Portanto, ao invés de se aproveitar um hábito já instituído, ao integrar uma rede de farmácias com uma abrangência geográfica notável, onde os utentes já acorrem à procura de assistência e triagem junto de profissionais de saúde mais que qualificados e competentes para tal (e habituados a prestar o serviço!), opta-se por uma via mais distante e impessoal, e coloca-se a tal rede e profissionais ao serviço da divulgação. Não faz sentido.

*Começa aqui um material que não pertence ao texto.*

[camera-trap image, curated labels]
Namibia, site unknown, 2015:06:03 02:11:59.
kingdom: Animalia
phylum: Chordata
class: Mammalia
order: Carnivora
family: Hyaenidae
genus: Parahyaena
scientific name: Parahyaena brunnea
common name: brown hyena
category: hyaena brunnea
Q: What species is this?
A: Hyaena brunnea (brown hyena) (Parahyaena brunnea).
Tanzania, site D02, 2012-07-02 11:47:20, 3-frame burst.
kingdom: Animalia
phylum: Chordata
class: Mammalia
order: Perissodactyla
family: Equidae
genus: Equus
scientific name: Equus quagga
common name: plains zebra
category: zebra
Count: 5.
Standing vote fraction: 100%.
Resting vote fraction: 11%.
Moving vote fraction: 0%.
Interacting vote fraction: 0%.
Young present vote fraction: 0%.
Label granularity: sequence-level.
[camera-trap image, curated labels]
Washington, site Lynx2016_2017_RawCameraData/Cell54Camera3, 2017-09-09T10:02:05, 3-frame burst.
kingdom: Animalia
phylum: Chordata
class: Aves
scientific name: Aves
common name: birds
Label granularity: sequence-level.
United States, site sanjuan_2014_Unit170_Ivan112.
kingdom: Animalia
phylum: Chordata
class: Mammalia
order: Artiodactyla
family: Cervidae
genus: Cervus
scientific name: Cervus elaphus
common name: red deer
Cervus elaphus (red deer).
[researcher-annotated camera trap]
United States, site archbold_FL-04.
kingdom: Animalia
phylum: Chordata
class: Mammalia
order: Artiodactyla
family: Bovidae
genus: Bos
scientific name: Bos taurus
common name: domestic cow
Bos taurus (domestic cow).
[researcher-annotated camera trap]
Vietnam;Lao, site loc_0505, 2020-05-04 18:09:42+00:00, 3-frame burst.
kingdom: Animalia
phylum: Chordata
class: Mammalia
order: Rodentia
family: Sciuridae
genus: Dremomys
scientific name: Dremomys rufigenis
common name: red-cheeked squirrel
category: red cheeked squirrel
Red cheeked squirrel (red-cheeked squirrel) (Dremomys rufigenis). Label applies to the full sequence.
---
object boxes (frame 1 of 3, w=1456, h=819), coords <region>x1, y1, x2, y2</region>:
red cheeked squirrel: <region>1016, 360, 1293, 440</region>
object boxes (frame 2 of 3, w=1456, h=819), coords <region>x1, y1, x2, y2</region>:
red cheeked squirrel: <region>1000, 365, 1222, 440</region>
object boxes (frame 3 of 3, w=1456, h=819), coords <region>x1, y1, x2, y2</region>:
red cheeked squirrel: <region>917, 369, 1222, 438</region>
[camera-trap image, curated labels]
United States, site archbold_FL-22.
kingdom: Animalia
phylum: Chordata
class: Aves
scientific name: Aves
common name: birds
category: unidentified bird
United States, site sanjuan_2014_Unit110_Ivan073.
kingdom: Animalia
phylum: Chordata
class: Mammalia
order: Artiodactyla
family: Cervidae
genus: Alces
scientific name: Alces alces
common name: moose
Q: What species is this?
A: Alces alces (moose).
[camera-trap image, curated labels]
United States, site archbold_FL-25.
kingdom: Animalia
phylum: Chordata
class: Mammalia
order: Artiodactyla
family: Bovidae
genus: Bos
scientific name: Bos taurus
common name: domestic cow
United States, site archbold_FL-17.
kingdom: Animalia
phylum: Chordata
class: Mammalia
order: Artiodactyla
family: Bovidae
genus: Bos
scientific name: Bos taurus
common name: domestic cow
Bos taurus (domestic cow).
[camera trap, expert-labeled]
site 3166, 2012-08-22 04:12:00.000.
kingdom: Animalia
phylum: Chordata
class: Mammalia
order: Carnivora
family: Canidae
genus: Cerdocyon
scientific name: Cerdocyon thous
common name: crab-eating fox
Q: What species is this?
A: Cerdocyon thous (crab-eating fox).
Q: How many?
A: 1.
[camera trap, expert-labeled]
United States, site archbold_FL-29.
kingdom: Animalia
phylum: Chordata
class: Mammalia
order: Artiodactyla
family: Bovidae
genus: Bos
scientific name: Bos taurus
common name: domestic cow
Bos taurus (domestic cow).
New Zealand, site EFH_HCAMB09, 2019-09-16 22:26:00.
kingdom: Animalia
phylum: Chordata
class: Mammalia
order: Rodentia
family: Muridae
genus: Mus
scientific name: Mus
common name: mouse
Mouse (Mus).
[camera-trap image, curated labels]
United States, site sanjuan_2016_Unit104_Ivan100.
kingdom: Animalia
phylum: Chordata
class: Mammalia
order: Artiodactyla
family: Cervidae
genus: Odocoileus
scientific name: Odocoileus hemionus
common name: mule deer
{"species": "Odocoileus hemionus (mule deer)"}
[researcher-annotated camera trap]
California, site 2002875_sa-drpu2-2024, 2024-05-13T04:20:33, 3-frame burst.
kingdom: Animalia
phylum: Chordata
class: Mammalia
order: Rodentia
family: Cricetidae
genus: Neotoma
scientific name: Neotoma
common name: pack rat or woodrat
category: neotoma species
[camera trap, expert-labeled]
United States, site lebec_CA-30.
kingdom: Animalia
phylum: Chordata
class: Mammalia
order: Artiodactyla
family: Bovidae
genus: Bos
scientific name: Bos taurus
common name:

Não sendo esta uma questão de falta de qualificação ou competência dos profissionais, nem dos locais onde prestam serviço, só pode ser uma questão de ideologia ou desconhecimento daquilo que um farmacêutico faz e pode fazer pela saúde dos utentes e pela sustentabilidade do sistema de saúde português.

Esta e outras intervenções dos farmacêuticos têm resultados práticos e efetivos já demonstrados noutros países, onde uma implementação conjunta e com maior integração dos diferentes intervenientes em saúde, sem obstáculos ideológicos, técnicos ou científicos, resulta em ganhos em saúde comprovados das populações e poupanças nos sistemas de saúde.

Em Portugal, as farmácias e os farmacêuticos comunitários, apesar de não fazerem parte do Serviço Nacional de Saúde, estão num ponto absolutamente central do sistema de saúde português, funcionando não como uma porta de entrada para o SNS, mas sim como uma porta rotativa por onde os utentes passam centenas, se não milhares de vezes, nos seus percursos em saúde: quando têm um problema ou questão de saúde, quando levantam a sua terapêutica e em todas as suas sucessivas renovações e ajustes. Não integrar e oficializar a sua atividade com diferentes níveis de cuidados de saúde, seja pela triagem e referenciação, ou como pontos de monitorização e acompanhamento das terapêuticas, é um enorme desperdício para a saúde de todos nós.